For the newer 2018 edition of this white paper, click here.
The majority of law firms have invested in CRM, but struggle to employ it effectively for business development purposes.
In Fall 2016, The Ackert Advisory conducted a market-wide study on the utilization and ROI of CRM for law firms. The survey of 130 North American legal marketers examined the cultural challenges behind lawyer CRM use, measuring ROI, and the interplay between CRM and lawyer business development.
This free white paper provides the latest market-wide data and best practices on:
- Which CRM platforms are the most popular and user-friendly
- How to choose the right CRM for your firm
- How to improve lawyer utilization rates and accountability
- How to measure and improve the ROI of CRM
Whether your firm already has CRM or is looking to invest in a platform, these best practices will help you make the most of your marketing resources and improve adoption and ROI.
- Nearly three quarters of law firms have a CRM platform. Those who do not tend to be small firms. The market leader is InterAction, in use at 45% of responding firms, followed by ContactEase, which is in use at 24% of firms. Among survey respondents, ContactEase’s market share showed a significant increase, while InterAction’s decreased.

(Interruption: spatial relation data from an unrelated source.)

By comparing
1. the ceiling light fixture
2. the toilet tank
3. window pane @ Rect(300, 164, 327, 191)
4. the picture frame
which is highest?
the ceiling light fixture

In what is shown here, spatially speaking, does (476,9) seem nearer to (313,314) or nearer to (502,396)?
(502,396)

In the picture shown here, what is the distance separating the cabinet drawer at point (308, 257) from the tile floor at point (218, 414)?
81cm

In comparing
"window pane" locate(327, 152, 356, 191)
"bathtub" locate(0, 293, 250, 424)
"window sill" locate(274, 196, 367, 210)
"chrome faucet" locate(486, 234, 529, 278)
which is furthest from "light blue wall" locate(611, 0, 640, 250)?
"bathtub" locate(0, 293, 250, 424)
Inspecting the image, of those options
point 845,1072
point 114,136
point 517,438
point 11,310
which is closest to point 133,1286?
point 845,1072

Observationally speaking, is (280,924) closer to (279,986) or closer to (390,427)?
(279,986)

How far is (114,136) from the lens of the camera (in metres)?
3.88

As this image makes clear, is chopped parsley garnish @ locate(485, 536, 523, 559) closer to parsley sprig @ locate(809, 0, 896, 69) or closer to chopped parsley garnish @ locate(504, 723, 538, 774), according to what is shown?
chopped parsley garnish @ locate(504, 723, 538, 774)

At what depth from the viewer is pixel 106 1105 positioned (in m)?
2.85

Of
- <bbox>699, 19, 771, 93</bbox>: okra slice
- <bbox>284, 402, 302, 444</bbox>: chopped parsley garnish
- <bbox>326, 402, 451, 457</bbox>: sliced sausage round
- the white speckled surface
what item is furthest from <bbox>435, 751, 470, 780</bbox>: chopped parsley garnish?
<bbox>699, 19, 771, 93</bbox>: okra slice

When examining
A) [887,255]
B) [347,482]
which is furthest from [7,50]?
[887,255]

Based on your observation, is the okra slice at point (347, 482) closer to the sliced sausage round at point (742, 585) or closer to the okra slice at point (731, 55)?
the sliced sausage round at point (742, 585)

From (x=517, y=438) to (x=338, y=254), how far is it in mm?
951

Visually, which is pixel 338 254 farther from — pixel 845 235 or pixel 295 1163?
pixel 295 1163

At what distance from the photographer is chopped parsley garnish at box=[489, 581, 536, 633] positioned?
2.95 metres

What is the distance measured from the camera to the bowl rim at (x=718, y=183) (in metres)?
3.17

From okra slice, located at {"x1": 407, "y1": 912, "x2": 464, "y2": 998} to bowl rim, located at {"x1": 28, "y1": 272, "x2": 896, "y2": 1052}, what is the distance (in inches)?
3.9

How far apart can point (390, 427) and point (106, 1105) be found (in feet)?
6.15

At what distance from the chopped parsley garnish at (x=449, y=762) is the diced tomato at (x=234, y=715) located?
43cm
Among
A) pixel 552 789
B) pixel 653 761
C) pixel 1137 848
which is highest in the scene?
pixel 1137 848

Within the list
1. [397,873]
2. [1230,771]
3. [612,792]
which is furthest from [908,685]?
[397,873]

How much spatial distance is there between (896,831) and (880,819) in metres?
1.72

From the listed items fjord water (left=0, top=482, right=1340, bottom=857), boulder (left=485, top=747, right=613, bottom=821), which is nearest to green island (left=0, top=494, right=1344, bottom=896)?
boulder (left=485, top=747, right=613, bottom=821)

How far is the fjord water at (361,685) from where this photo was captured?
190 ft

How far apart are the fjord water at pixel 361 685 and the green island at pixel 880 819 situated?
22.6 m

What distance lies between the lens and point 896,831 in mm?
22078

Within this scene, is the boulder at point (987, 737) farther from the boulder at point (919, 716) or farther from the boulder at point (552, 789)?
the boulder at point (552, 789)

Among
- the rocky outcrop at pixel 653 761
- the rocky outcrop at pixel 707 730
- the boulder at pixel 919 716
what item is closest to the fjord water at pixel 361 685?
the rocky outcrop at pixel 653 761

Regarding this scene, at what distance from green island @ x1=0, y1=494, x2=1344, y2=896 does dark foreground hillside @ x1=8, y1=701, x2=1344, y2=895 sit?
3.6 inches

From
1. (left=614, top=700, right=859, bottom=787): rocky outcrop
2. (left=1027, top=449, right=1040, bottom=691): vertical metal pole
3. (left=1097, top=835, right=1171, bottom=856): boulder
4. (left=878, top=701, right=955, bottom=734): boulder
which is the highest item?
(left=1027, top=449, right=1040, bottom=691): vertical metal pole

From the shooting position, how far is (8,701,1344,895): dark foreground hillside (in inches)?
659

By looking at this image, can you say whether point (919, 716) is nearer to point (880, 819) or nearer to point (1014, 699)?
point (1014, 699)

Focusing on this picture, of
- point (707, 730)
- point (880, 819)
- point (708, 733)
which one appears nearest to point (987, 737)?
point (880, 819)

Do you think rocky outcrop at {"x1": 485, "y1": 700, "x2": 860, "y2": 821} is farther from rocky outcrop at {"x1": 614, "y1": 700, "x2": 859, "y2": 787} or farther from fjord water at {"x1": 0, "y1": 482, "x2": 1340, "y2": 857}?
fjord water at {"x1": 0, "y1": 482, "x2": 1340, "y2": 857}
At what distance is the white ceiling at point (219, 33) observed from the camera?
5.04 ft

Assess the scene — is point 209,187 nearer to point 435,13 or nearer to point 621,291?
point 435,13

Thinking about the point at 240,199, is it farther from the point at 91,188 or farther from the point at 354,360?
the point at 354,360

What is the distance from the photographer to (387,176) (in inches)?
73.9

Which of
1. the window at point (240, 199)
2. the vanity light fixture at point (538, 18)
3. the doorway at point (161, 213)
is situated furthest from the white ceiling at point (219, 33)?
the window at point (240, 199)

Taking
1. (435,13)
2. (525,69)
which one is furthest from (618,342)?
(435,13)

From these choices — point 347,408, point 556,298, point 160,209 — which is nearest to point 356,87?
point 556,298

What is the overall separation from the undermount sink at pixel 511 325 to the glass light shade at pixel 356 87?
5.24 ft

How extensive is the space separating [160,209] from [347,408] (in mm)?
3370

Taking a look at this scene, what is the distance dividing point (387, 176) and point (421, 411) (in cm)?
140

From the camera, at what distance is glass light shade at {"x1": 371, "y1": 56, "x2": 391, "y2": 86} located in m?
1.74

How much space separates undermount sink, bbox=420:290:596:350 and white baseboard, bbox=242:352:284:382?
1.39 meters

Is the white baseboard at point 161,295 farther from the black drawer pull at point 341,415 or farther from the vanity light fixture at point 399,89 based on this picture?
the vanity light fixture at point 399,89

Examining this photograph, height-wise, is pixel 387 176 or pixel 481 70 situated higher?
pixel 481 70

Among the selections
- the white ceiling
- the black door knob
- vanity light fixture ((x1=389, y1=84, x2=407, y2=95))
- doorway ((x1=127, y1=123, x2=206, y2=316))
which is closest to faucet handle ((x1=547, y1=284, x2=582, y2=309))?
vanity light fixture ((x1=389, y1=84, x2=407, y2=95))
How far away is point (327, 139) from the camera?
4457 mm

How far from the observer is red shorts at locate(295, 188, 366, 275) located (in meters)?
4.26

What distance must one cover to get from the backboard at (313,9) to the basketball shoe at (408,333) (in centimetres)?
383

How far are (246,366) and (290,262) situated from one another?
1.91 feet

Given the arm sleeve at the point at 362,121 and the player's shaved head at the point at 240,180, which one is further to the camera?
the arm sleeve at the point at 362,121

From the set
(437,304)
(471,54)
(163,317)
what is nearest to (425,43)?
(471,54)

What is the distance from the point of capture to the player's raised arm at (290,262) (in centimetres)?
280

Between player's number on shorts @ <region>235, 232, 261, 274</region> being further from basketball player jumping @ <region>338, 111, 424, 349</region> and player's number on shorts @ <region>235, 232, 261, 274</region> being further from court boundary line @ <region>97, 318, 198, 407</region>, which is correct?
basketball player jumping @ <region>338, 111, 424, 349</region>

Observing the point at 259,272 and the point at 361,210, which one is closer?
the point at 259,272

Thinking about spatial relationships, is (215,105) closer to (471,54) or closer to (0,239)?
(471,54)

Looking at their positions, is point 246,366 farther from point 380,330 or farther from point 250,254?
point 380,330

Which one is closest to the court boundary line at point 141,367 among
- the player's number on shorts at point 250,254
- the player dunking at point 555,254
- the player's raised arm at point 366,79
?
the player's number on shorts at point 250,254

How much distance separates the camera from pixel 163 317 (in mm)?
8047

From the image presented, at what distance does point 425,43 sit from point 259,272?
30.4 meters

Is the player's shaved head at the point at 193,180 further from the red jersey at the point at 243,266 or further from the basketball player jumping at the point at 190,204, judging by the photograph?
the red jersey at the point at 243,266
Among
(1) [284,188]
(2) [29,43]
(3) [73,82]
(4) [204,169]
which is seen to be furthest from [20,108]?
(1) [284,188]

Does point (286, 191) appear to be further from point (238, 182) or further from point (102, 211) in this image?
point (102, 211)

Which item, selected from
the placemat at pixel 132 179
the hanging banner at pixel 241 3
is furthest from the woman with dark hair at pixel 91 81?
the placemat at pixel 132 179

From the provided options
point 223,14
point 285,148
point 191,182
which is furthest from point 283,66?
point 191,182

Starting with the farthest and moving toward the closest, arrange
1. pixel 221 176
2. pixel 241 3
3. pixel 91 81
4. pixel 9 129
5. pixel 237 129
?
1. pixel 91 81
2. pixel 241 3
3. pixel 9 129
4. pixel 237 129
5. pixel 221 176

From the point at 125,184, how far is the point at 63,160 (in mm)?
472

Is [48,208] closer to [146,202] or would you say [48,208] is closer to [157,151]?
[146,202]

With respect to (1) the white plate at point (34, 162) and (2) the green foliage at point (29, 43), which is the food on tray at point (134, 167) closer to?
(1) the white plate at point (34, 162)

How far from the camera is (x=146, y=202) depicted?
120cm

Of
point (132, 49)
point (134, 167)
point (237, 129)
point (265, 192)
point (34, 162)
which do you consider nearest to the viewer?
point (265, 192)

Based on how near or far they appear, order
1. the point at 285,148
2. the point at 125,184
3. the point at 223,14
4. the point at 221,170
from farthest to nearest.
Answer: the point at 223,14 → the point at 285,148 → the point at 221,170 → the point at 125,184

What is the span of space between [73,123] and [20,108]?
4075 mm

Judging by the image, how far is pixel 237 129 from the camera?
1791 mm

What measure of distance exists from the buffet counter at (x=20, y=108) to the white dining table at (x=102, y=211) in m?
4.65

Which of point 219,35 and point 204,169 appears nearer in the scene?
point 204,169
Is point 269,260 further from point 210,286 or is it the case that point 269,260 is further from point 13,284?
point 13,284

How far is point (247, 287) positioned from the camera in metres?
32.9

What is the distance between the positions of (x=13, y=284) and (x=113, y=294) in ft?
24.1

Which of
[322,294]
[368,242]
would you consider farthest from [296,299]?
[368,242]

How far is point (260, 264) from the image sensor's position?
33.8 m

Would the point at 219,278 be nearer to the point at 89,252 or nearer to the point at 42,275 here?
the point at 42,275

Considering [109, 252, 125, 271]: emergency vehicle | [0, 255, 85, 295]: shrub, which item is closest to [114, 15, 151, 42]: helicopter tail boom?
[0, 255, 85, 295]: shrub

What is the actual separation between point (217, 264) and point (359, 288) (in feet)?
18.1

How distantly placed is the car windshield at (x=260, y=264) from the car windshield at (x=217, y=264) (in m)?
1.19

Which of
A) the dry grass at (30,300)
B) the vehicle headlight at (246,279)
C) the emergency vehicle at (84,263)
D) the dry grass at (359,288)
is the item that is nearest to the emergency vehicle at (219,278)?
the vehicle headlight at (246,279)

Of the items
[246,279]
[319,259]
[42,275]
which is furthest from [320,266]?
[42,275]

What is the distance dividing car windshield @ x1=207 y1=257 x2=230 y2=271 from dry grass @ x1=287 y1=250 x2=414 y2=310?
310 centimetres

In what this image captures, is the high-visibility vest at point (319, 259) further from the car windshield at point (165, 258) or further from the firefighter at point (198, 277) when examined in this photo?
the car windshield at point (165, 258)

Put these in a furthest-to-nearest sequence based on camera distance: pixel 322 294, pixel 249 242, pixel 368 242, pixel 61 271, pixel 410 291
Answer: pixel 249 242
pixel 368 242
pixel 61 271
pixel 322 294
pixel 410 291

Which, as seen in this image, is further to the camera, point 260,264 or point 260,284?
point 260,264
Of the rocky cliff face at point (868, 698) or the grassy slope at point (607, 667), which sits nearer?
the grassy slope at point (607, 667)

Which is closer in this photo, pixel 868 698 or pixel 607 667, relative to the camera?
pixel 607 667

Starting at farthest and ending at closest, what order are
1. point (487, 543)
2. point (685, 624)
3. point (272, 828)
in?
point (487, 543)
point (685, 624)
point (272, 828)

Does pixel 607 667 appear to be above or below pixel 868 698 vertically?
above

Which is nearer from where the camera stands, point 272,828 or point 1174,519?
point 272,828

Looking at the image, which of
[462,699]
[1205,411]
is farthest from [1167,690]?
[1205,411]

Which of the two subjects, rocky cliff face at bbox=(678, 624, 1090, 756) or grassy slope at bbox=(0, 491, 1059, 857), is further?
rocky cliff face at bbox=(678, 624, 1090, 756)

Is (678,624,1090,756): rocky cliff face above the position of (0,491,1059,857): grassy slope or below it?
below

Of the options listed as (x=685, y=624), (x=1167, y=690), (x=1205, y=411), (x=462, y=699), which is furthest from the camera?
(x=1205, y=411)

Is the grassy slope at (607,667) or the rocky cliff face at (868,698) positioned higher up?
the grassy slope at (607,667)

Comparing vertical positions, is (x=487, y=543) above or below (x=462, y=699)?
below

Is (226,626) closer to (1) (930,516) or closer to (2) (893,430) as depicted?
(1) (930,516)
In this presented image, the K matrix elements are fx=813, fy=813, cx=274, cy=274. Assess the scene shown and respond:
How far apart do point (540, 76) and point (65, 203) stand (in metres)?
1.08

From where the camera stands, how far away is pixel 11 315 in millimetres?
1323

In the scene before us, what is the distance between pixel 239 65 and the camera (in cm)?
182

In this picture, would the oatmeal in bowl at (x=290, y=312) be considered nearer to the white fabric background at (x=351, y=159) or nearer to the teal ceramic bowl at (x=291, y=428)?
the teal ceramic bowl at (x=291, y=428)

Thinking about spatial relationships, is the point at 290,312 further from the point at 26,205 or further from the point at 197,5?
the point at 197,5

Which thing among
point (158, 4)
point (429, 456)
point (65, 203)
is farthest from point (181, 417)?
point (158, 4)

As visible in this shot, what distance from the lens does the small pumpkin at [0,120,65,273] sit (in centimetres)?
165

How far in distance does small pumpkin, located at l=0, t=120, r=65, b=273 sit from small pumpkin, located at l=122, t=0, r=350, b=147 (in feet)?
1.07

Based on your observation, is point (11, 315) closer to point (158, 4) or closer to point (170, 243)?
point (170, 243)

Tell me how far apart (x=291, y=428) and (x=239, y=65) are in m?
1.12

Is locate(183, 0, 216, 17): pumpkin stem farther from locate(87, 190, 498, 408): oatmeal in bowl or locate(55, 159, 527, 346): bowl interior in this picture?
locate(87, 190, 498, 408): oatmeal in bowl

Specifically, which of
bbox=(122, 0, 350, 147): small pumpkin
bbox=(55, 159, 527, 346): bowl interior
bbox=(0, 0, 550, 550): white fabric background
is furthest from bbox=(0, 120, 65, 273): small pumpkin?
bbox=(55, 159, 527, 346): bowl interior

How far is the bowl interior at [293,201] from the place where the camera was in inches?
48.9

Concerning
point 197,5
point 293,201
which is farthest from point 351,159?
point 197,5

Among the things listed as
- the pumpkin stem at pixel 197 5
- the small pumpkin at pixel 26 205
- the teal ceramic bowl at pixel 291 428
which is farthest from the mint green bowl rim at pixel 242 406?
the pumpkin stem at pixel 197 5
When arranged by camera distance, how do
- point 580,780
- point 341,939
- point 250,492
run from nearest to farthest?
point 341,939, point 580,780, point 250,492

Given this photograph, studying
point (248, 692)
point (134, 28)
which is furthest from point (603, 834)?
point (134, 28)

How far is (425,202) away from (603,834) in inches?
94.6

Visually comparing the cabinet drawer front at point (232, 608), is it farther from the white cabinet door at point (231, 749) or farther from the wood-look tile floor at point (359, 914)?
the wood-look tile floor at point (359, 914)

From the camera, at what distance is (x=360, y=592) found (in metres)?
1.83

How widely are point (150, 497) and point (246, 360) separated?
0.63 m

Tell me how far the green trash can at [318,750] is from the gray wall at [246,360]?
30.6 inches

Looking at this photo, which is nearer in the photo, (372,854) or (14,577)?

- 93% of survey respondents estimated that fewer than 31% of the lawyers at their firms actively use CRM, and 58% of respondents estimated that only 0-5% of lawyers at their firms engage in active use.
- The two primary reasons for CRM underutilization are lack of accountability for use by lawyers and a general lack of technological proficiency. It is noteworthy that these factors are cultural/behavioral issues rather than problems with the CRM software.
- ContactEase users are more likely to report higher utilization than the overall market, and InterAction users are more likely to report lower-than-average utilization.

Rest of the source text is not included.